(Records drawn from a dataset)
★ ★ ★

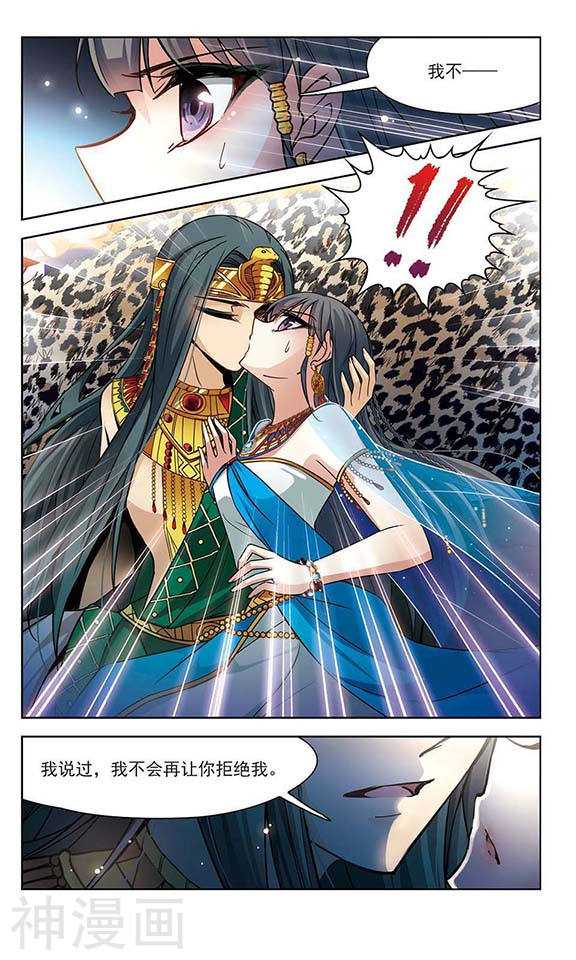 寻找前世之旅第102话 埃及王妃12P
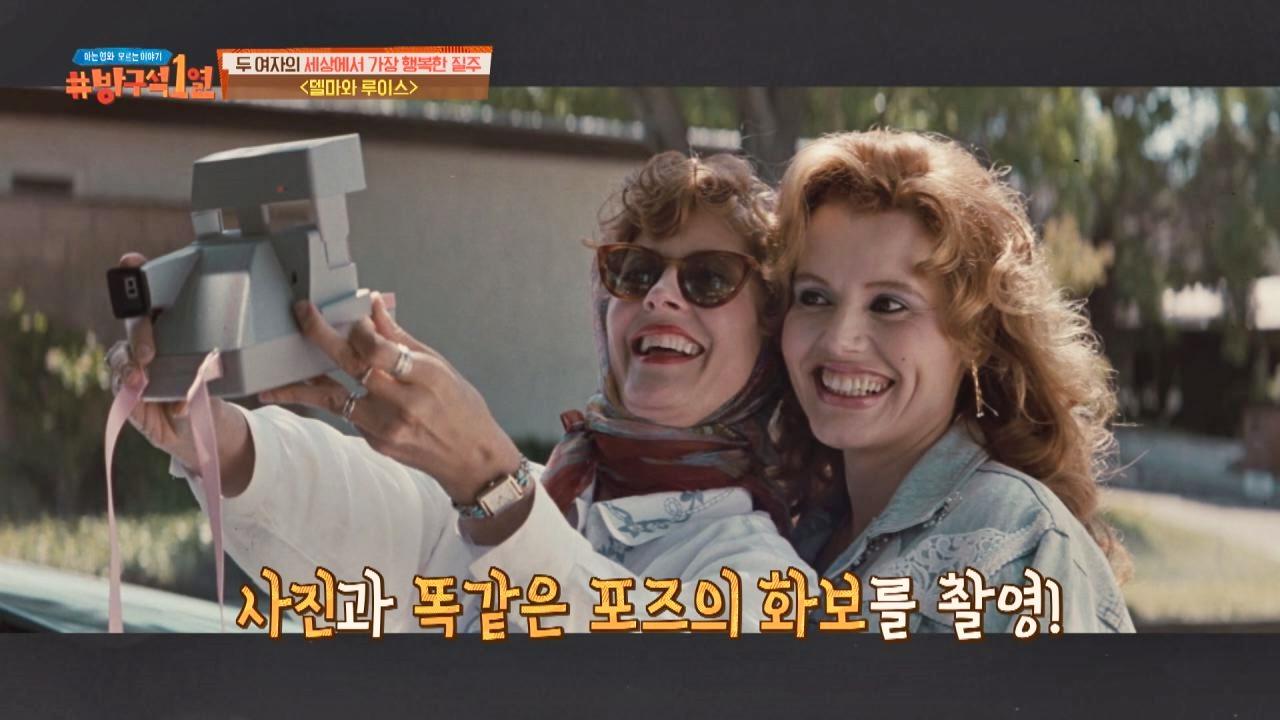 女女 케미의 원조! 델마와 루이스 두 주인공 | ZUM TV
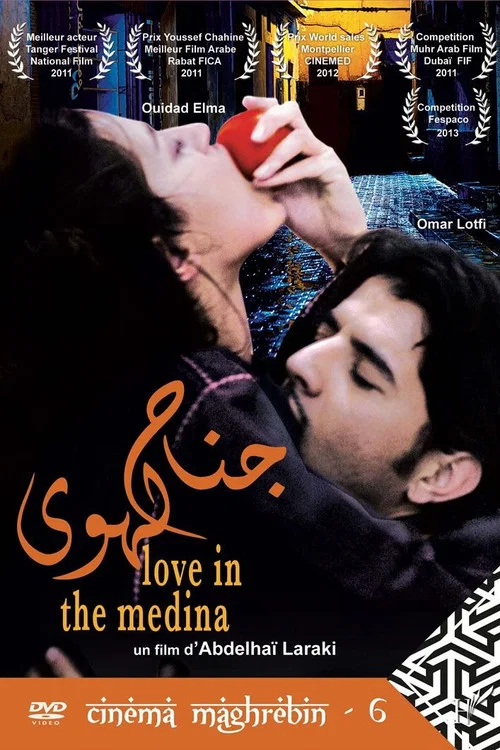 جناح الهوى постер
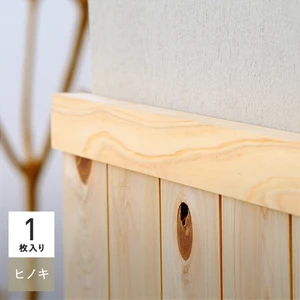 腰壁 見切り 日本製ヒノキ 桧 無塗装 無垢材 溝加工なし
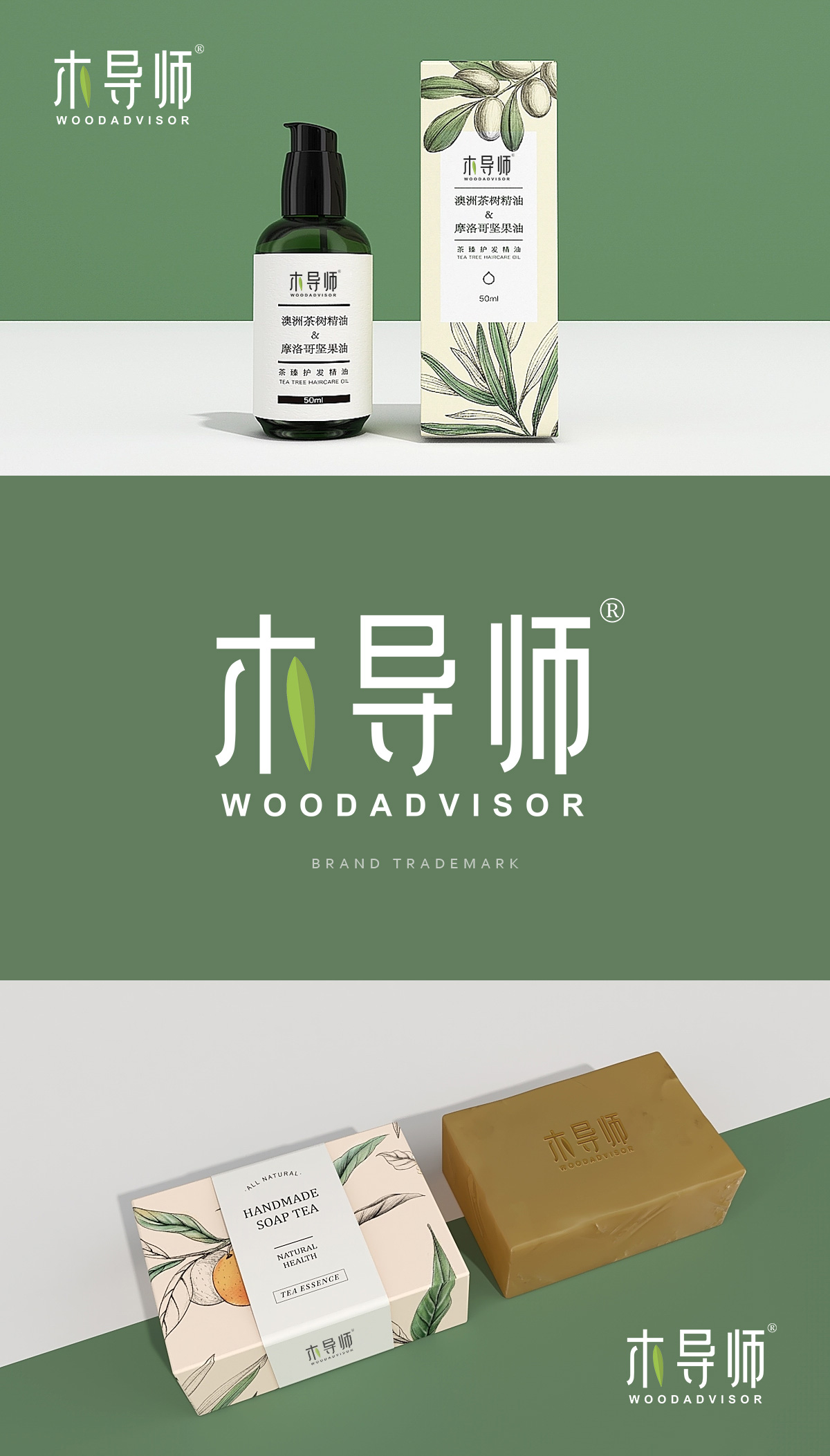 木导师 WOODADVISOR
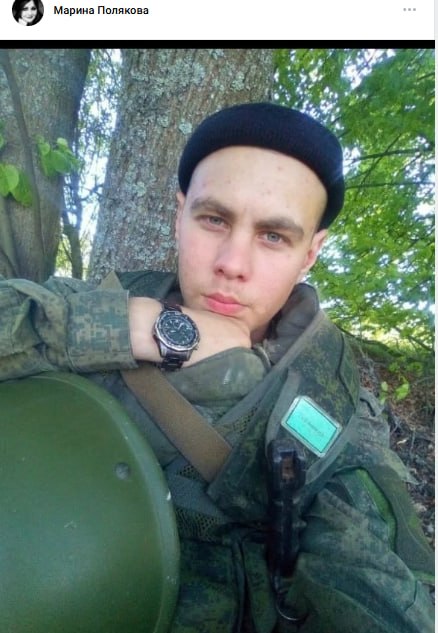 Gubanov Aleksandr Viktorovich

★ ★ ★

▸ **What to do**
Edit the data above by replacing "Aleksandr" with "Alexander" and keeping every other line unchanged. Leave the pictures out of your answer.

▸ **Expected output**
 寻找前世之旅第102话 埃及王妃12P
 女女 케미의 원조! 델마와 루이스 두 주인공 | ZUM TV
 جناح الهوى постер
 腰壁 見切り 日本製ヒノキ 桧 無塗装 無垢材 溝加工なし
 木导师 WOODADVISOR
 Gubanov Alexander Viktorovich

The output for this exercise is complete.